Dick Morris: Two Questions Define Mueller Probe
Having chased the phantom of Russian interference in the election and found nothing, special counsel Robert Mueller has morphed his inquiry into one probing obstruction of justice. And now, he has sought to mutate it again into an examination of the president’s sexual encounters.
Mueller is following the script of former special prosecutor Kenneth Starr, who, having failed to find wrongdoing in then-President Bill Clinton’s real estate deals, examined his relationship with Monica Lewinsky instead.
At the moment, Mueller’s investigation seems to boil down to two questions:
- Why did President Donald Trump fire former FBI director James Comey?
- Did the president extort or blackmail Stormy Daniels and Karen McDougal into signing non-disclosure agreements, or did they do so voluntarily?
Neither of these questions can (likely ever) be answered definitively.
Why did Trump fire Comey? How can we ever know what was in the president’s mind? Did he act because he decided it was the best way to end the investigation?

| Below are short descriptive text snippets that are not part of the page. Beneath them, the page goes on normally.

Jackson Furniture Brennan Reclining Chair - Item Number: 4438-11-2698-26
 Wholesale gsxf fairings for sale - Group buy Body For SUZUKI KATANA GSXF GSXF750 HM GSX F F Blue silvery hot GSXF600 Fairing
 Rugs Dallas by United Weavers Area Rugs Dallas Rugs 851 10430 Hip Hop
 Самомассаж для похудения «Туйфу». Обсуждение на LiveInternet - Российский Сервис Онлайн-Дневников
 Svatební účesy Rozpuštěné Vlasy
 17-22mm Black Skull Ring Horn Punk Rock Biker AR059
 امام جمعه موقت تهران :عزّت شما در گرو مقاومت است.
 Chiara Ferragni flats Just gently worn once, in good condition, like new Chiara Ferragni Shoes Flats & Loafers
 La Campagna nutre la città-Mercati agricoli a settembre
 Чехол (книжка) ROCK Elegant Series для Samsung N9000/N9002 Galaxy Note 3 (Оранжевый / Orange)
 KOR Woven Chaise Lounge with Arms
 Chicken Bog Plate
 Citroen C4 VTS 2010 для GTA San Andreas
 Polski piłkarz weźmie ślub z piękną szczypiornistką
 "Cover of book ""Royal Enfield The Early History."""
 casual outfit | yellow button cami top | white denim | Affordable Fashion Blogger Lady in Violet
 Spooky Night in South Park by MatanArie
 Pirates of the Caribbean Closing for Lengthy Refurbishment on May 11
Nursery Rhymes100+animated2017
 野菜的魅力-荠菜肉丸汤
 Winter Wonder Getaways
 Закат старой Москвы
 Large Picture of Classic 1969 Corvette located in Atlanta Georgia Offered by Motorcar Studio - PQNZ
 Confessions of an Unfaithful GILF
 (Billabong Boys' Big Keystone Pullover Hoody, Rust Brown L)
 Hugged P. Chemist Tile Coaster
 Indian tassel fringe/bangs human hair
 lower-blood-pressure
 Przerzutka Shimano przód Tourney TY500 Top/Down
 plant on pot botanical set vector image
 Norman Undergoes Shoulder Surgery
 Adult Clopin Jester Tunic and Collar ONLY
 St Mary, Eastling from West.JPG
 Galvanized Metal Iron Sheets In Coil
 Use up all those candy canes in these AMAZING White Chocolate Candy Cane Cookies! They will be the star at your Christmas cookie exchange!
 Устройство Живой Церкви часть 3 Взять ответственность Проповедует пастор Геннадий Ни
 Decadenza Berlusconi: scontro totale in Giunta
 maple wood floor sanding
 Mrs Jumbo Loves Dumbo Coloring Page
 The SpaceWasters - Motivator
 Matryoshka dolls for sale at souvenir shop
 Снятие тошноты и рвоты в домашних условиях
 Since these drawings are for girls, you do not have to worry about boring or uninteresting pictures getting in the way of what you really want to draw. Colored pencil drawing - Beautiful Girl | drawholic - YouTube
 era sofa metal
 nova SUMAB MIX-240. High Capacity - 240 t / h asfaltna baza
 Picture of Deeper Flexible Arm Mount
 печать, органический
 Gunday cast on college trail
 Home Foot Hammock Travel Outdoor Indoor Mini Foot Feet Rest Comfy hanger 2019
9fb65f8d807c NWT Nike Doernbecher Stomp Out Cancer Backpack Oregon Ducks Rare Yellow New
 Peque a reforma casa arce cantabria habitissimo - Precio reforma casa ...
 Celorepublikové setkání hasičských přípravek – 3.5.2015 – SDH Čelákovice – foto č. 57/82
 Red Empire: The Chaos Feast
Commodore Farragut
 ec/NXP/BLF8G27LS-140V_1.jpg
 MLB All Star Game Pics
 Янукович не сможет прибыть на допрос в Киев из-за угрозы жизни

Or was it because he was angry that Comey told him — and the world — about the unverified Russia dossier without saying that it was paid for by Hillary Clinton’s campaign?
Or was it unrelated to Russia and based on a feeling that he had overly politicized Comey’s office with his on-again, off-again statements about Clinton’s emails that displease both sides?
Or did he feel he needed an FBI more attuned to fighting terrorism or fighting crime? How can we ever know beyond a reasonable doubt. To seek to end a presidency based on the murky answers to this basic question is a political impossibility.
The second question has a clearer answer.
Of course the women signed the NDAs voluntarily in order to take the money they were offered. It might not be seemly to buy a person’s silence by paying her money, but it’s not illegal. Only if either woman was threatened, extorted or forced to sign the agreements would there be any criminal liability.
These women were in it for the money. That was how they each lived. To pretend that Trump or his lawyer, Michael Cohen, had to force them to take the cash is like imagining one would have to force a hungry lion to eat.
The fact that Stormy Daniels fell for Trump’s pretense that he would bring her on his television show is a testament to her gullibility, not Trump’s illegality.
Let’s telescope months of wading in the mud and get to these essential questions.
Mueller has two choices. He can step up to the plate and prove that Trump meant to derail the Russian collusion investigation by firing Comey or that he blackmailed these women.
If he can’t do that, Mueller should step down and stop wasting our time with this garbage.
Dick Morris is a former adviser to President Bill Clinton as well as a political author, pollster and consultant. His most recent book, “Rogue Spooks,” was written with his wife, Eileen McGann.